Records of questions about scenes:
----
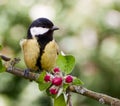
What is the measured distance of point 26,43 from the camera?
5.59 ft

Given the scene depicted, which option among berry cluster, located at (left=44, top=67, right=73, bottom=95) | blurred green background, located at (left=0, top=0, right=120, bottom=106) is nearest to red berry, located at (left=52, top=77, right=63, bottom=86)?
berry cluster, located at (left=44, top=67, right=73, bottom=95)

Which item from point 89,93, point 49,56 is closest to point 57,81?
point 89,93

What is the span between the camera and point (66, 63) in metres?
1.21

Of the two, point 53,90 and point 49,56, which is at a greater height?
point 53,90

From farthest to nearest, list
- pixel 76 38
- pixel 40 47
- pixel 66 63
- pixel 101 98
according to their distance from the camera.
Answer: pixel 76 38 < pixel 40 47 < pixel 66 63 < pixel 101 98

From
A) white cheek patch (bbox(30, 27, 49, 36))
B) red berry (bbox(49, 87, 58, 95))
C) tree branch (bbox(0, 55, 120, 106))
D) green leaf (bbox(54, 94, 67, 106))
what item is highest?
tree branch (bbox(0, 55, 120, 106))

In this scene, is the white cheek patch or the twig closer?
the twig

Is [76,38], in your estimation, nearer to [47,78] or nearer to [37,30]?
[37,30]

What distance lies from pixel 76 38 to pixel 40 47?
1.31m

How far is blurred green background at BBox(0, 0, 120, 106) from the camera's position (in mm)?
2902

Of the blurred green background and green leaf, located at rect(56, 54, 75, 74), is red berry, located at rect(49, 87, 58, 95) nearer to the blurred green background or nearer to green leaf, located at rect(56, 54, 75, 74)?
green leaf, located at rect(56, 54, 75, 74)

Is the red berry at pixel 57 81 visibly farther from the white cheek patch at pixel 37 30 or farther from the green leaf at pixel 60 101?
the white cheek patch at pixel 37 30

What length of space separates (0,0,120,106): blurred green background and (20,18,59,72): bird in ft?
3.89

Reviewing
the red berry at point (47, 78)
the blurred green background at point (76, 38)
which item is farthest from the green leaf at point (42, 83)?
the blurred green background at point (76, 38)
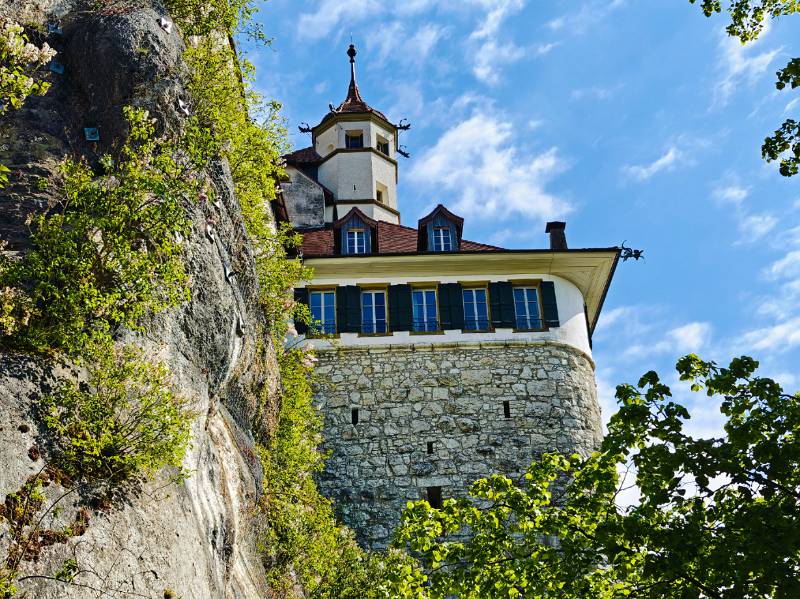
----
→ **Task objective**
Write out every item above word for word, and leave the pictures out.

→ **Answer for the task**
What is the measured distance of point 26,43 from the camera?
5.59 ft

Given the scene depicted, which option among berry cluster, located at (left=44, top=67, right=73, bottom=95) | blurred green background, located at (left=0, top=0, right=120, bottom=106) is nearest to red berry, located at (left=52, top=77, right=63, bottom=86)?
berry cluster, located at (left=44, top=67, right=73, bottom=95)

Which item from point 89,93, point 49,56 is closest to point 57,81?
point 89,93

What is the span between the camera and point (66, 63) in metres?
1.21

Of the two, point 53,90 and point 49,56, which is at a greater height?
point 53,90

From farthest to nearest, list
- pixel 76 38
- pixel 40 47
- pixel 66 63
- pixel 101 98
according to their distance from the camera.
Answer: pixel 76 38 < pixel 40 47 < pixel 66 63 < pixel 101 98

From
A) white cheek patch (bbox(30, 27, 49, 36))
B) red berry (bbox(49, 87, 58, 95))
C) tree branch (bbox(0, 55, 120, 106))
D) green leaf (bbox(54, 94, 67, 106))
what item is highest?
tree branch (bbox(0, 55, 120, 106))

In this scene, is the white cheek patch or the twig closer?
the twig

Is [76,38], in your estimation, nearer to [47,78] or nearer to [37,30]?
[37,30]

What distance lies from pixel 76 38 to pixel 40 47?
1.31m

How far is blurred green background at BBox(0, 0, 120, 106) from the camera's position (in mm)?
2902

Of the blurred green background and green leaf, located at rect(56, 54, 75, 74), is red berry, located at rect(49, 87, 58, 95) nearer to the blurred green background or nearer to green leaf, located at rect(56, 54, 75, 74)?
green leaf, located at rect(56, 54, 75, 74)

Is the red berry at pixel 57 81 visibly farther from the white cheek patch at pixel 37 30 or farther from the green leaf at pixel 60 101?
the white cheek patch at pixel 37 30

What length of space separates (0,0,120,106): blurred green background and (20,18,59,72): bird in ft?
3.89

Reviewing
the red berry at point (47, 78)
the blurred green background at point (76, 38)
which item is farthest from the green leaf at point (42, 83)?
the blurred green background at point (76, 38)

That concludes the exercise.